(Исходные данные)
==================================================

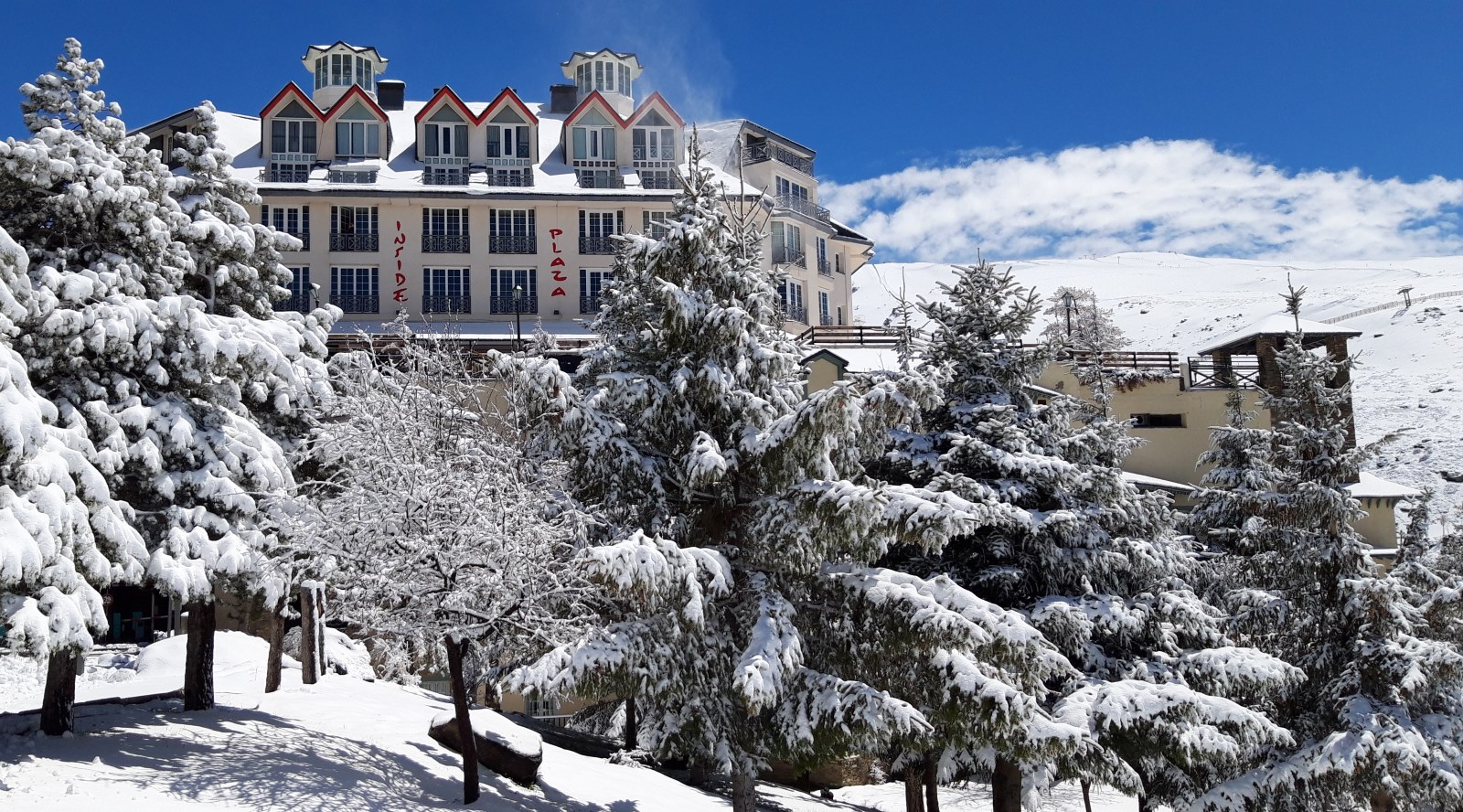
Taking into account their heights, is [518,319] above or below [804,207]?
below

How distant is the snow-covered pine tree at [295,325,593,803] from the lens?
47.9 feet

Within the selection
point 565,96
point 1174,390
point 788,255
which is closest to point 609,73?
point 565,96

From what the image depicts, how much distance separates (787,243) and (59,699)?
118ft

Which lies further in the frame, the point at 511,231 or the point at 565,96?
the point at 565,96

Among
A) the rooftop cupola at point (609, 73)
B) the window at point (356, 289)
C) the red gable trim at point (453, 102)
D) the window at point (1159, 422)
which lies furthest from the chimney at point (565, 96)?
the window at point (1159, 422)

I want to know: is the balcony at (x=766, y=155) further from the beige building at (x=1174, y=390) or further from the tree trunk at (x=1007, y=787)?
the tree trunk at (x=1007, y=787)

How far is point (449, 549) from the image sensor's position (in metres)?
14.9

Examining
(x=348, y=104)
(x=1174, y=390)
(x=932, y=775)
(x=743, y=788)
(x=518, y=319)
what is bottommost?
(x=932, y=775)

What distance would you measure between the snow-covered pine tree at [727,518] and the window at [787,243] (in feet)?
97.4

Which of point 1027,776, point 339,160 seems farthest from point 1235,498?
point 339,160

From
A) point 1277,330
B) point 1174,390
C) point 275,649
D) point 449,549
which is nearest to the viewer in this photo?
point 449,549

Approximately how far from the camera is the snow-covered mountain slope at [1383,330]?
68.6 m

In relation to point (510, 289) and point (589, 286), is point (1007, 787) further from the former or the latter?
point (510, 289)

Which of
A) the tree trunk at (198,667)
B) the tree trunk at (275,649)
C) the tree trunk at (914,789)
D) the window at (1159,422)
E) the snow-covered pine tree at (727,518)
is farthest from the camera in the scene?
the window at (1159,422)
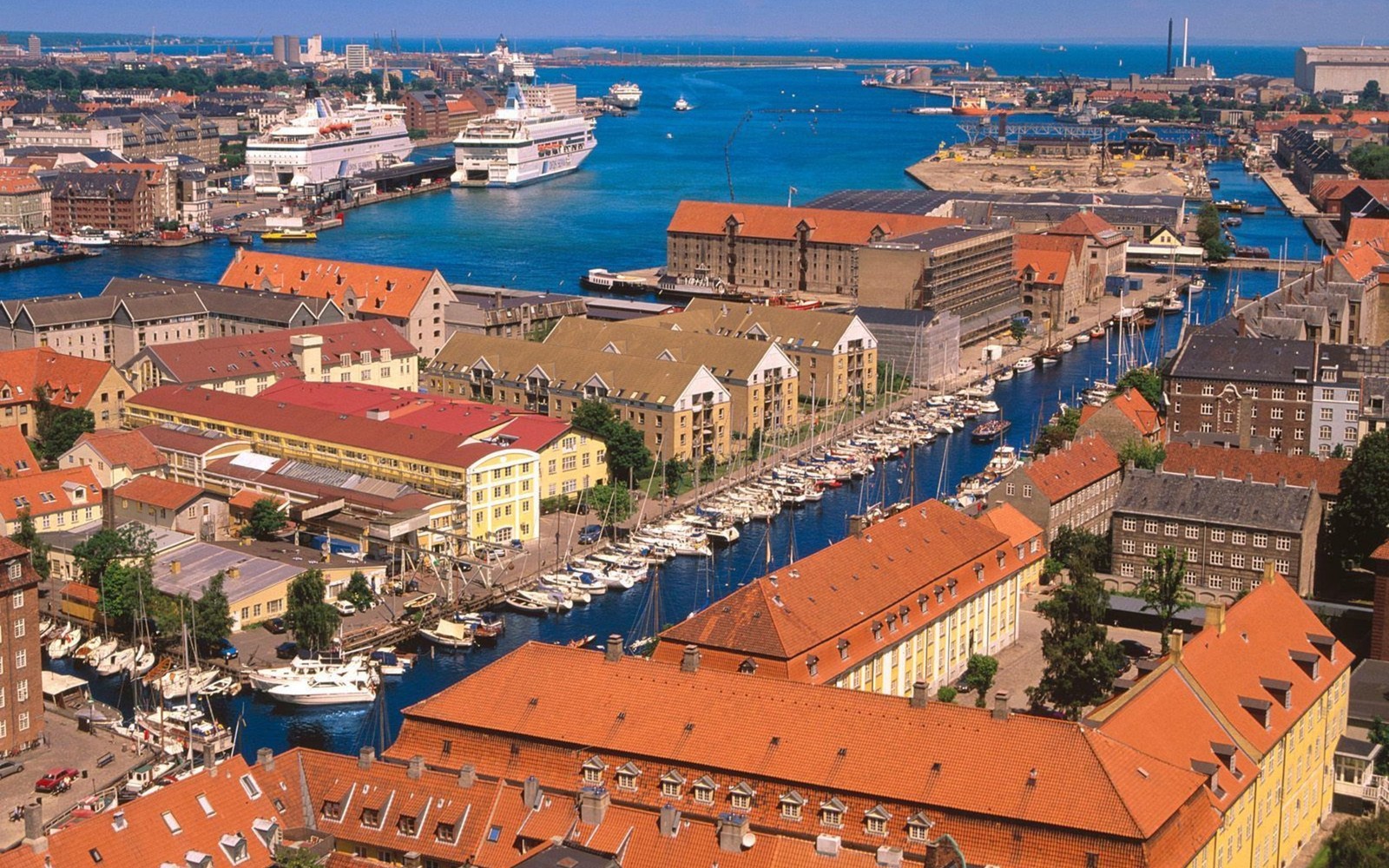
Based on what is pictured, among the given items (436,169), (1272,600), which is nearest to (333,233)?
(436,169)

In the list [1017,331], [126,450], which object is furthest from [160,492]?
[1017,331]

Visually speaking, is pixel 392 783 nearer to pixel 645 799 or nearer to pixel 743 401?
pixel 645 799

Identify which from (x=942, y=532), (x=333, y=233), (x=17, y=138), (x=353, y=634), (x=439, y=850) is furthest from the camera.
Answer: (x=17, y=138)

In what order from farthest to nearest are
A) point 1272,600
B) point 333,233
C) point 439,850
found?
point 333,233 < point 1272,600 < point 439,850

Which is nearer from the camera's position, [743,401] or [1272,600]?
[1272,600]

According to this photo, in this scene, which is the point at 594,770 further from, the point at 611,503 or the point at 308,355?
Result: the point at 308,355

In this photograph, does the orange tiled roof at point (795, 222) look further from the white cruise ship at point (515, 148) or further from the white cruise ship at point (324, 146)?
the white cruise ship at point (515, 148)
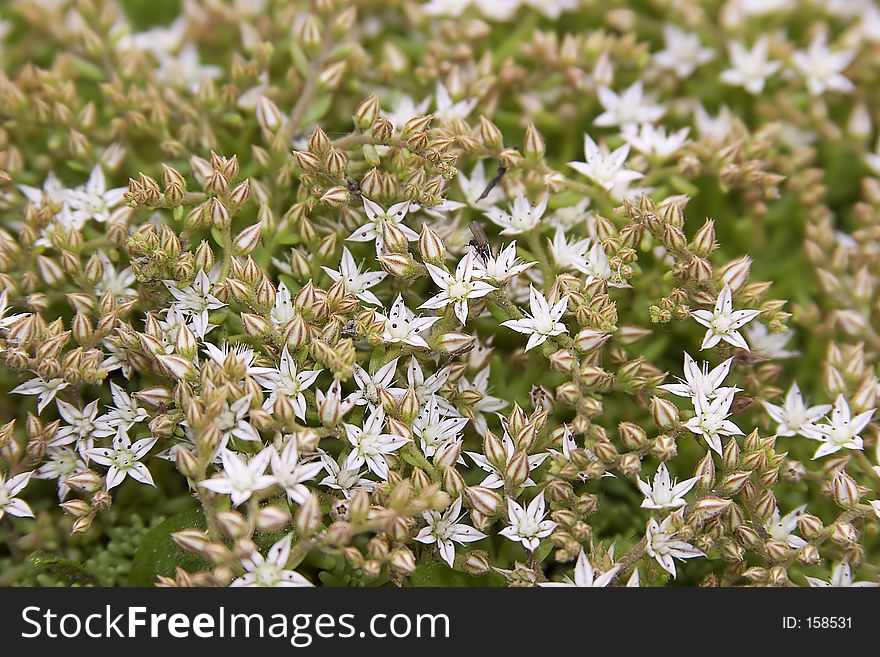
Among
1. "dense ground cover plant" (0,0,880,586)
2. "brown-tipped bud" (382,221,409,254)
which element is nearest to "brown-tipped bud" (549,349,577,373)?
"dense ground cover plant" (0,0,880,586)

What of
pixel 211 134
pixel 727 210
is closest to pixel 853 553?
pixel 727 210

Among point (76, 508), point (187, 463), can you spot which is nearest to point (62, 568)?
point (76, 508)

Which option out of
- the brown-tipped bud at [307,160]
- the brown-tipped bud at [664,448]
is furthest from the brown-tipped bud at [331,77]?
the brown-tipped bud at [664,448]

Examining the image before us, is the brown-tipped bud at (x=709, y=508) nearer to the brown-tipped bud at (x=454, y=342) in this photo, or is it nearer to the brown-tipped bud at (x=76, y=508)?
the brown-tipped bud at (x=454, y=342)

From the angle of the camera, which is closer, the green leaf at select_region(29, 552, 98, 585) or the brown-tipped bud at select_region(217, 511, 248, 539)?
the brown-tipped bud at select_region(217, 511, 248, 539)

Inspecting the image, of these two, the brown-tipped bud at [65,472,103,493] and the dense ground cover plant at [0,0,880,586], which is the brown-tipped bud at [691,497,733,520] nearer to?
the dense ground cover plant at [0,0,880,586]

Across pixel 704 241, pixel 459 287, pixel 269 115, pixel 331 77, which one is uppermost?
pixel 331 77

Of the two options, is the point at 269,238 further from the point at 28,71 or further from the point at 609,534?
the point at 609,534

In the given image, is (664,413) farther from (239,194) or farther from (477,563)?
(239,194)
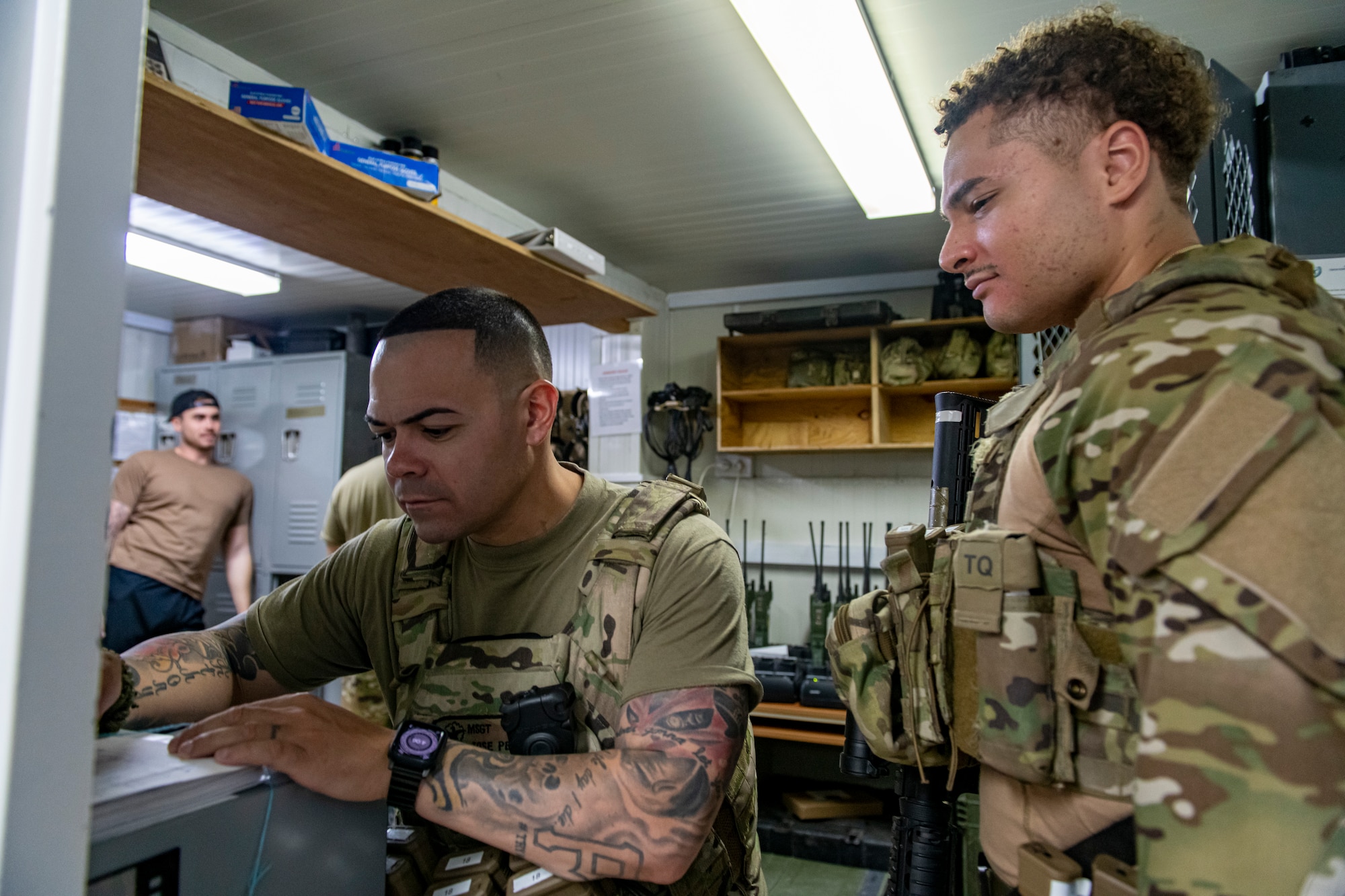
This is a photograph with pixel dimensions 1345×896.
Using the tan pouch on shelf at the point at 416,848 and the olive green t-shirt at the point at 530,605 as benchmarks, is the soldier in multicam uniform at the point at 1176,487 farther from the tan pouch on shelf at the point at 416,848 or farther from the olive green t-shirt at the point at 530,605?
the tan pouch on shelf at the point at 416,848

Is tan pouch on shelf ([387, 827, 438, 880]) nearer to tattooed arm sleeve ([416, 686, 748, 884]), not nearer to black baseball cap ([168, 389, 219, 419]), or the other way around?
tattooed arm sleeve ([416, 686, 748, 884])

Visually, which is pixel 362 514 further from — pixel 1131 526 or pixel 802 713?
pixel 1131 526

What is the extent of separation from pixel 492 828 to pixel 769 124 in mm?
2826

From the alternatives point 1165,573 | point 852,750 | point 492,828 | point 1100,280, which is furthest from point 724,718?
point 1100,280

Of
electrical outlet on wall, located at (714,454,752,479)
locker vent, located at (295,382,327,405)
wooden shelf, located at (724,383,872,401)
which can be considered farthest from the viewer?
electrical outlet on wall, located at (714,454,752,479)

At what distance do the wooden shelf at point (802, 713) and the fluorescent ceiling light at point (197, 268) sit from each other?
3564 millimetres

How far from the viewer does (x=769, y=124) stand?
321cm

==================================================

# Задание
Выведите весь список выше построчно с нумерацией, опустив пустые строки. Отметки изображений в ответ не включайте.

# Ответ
1. Taking into account their heights, is [518,319] above or below [804,207]?
2. below
3. How distant is the snow-covered pine tree at [295,325,593,803] from the lens?
4. 47.9 feet
5. Within the selection
6. point 565,96
7. point 1174,390
8. point 788,255
9. which is closest to point 609,73?
10. point 565,96
11. From what the image depicts, how much distance separates (787,243) and (59,699)?
12. 118ft
13. Which lies further in the frame, the point at 511,231 or the point at 565,96?
14. the point at 565,96
15. Among
16. A) the rooftop cupola at point (609, 73)
17. B) the window at point (356, 289)
18. C) the red gable trim at point (453, 102)
19. D) the window at point (1159, 422)
20. which lies furthest from the chimney at point (565, 96)?
21. the window at point (1159, 422)
22. I want to know: is the balcony at (x=766, y=155) further from the beige building at (x=1174, y=390) or further from the tree trunk at (x=1007, y=787)?
23. the tree trunk at (x=1007, y=787)
24. How far is point (449, 549) from the image sensor's position (in metres)?
25. 14.9
26. Examining
27. (x=348, y=104)
28. (x=1174, y=390)
29. (x=932, y=775)
30. (x=743, y=788)
31. (x=518, y=319)
32. what is bottommost?
33. (x=932, y=775)
34. What distance would you measure between the snow-covered pine tree at [727,518] and the window at [787,243] (in feet)?
35. 97.4
36. Which of point 1027,776, point 339,160 seems farthest from point 1235,498?
37. point 339,160
38. From
39. A) point 1277,330
40. B) point 1174,390
41. C) point 275,649
42. D) point 449,549
43. which is nearest to the viewer in this photo?
44. point 449,549
45. Approximately how far from the camera is the snow-covered mountain slope at [1383,330]?
46. 68.6 m
47. In relation to point (510, 289) and point (589, 286), is point (1007, 787) further from the former or the latter?
48. point (510, 289)
49. Which of
50. A) the tree trunk at (198,667)
51. B) the tree trunk at (275,649)
52. C) the tree trunk at (914,789)
53. D) the window at (1159,422)
54. E) the snow-covered pine tree at (727,518)
55. is farthest from the camera in the scene?
56. the window at (1159,422)
57. Based on what is pictured, among the given items (436,169), (1272,600), which is nearest to (333,233)?
58. (436,169)
59. In the list [1017,331], [126,450], which object is furthest from [160,492]?
60. [1017,331]
61. Visually speaking, is pixel 392 783 nearer to pixel 645 799 or nearer to pixel 743 401?
62. pixel 645 799
63. Identify which from (x=942, y=532), (x=333, y=233), (x=17, y=138), (x=353, y=634), (x=439, y=850) is furthest from the camera.
64. Answer: (x=17, y=138)
65. In what order from farthest to nearest are
66. A) point 1272,600
67. B) point 333,233
68. C) point 439,850
69. found?
70. point 333,233 < point 1272,600 < point 439,850
71. Which is nearer from the camera's position, [743,401] or [1272,600]?
72. [1272,600]
73. According to this photo, in this scene, which is the point at 594,770 further from, the point at 611,503 or the point at 308,355?
74. Result: the point at 308,355
75. In this photograph, does the orange tiled roof at point (795, 222) look further from the white cruise ship at point (515, 148) or further from the white cruise ship at point (324, 146)?
76. the white cruise ship at point (515, 148)
77. Among
78. 1. "dense ground cover plant" (0,0,880,586)
79. 2. "brown-tipped bud" (382,221,409,254)
80. which element is nearest to "brown-tipped bud" (549,349,577,373)?
81. "dense ground cover plant" (0,0,880,586)
82. What of
83. pixel 211 134
84. pixel 727 210
85. is closest to pixel 853 553?
86. pixel 727 210
87. Among point (76, 508), point (187, 463), can you spot which is nearest to point (62, 568)?
88. point (76, 508)
89. Which option out of
90. - the brown-tipped bud at [307,160]
91. - the brown-tipped bud at [664,448]
92. is furthest from the brown-tipped bud at [331,77]?
93. the brown-tipped bud at [664,448]
94. Examining the image before us, is the brown-tipped bud at (x=709, y=508) nearer to the brown-tipped bud at (x=454, y=342) in this photo, or is it nearer to the brown-tipped bud at (x=76, y=508)?
95. the brown-tipped bud at (x=454, y=342)
96. From the angle of the camera, which is closer, the green leaf at select_region(29, 552, 98, 585) or the brown-tipped bud at select_region(217, 511, 248, 539)?
97. the brown-tipped bud at select_region(217, 511, 248, 539)
98. Inspecting the image, of these two, the brown-tipped bud at [65,472,103,493] and the dense ground cover plant at [0,0,880,586], which is the brown-tipped bud at [691,497,733,520] nearer to?
99. the dense ground cover plant at [0,0,880,586]
100. Across pixel 704 241, pixel 459 287, pixel 269 115, pixel 331 77, which one is uppermost?
101. pixel 331 77
102. Of the two options, is the point at 269,238 further from the point at 28,71 or further from the point at 609,534?
103. the point at 609,534
104. In the given image, is (664,413) farther from (239,194) or farther from (477,563)?
105. (239,194)
106. This is a photograph with pixel dimensions 1345×896.
107. Using the tan pouch on shelf at the point at 416,848 and the olive green t-shirt at the point at 530,605 as benchmarks, is the soldier in multicam uniform at the point at 1176,487 farther from the tan pouch on shelf at the point at 416,848 or farther from the olive green t-shirt at the point at 530,605?
108. the tan pouch on shelf at the point at 416,848
109. Is tan pouch on shelf ([387, 827, 438, 880]) nearer to tattooed arm sleeve ([416, 686, 748, 884]), not nearer to black baseball cap ([168, 389, 219, 419]), or the other way around?
110. tattooed arm sleeve ([416, 686, 748, 884])
111. Visually, which is pixel 362 514 further from — pixel 1131 526 or pixel 802 713?
112. pixel 1131 526
113. What is the extent of separation from pixel 492 828 to pixel 769 124 in mm?
114. 2826
115. From the alternatives point 1165,573 | point 852,750 | point 492,828 | point 1100,280, which is furthest from point 724,718?
116. point 1100,280
117. Of
118. electrical outlet on wall, located at (714,454,752,479)
119. locker vent, located at (295,382,327,405)
120. wooden shelf, located at (724,383,872,401)
121. which can be considered farthest from the viewer?
122. electrical outlet on wall, located at (714,454,752,479)
123. At what distance do the wooden shelf at point (802, 713) and the fluorescent ceiling light at point (197, 268) sit from each other?
124. 3564 millimetres
125. How far from the viewer does (x=769, y=124) stand?
126. 321cm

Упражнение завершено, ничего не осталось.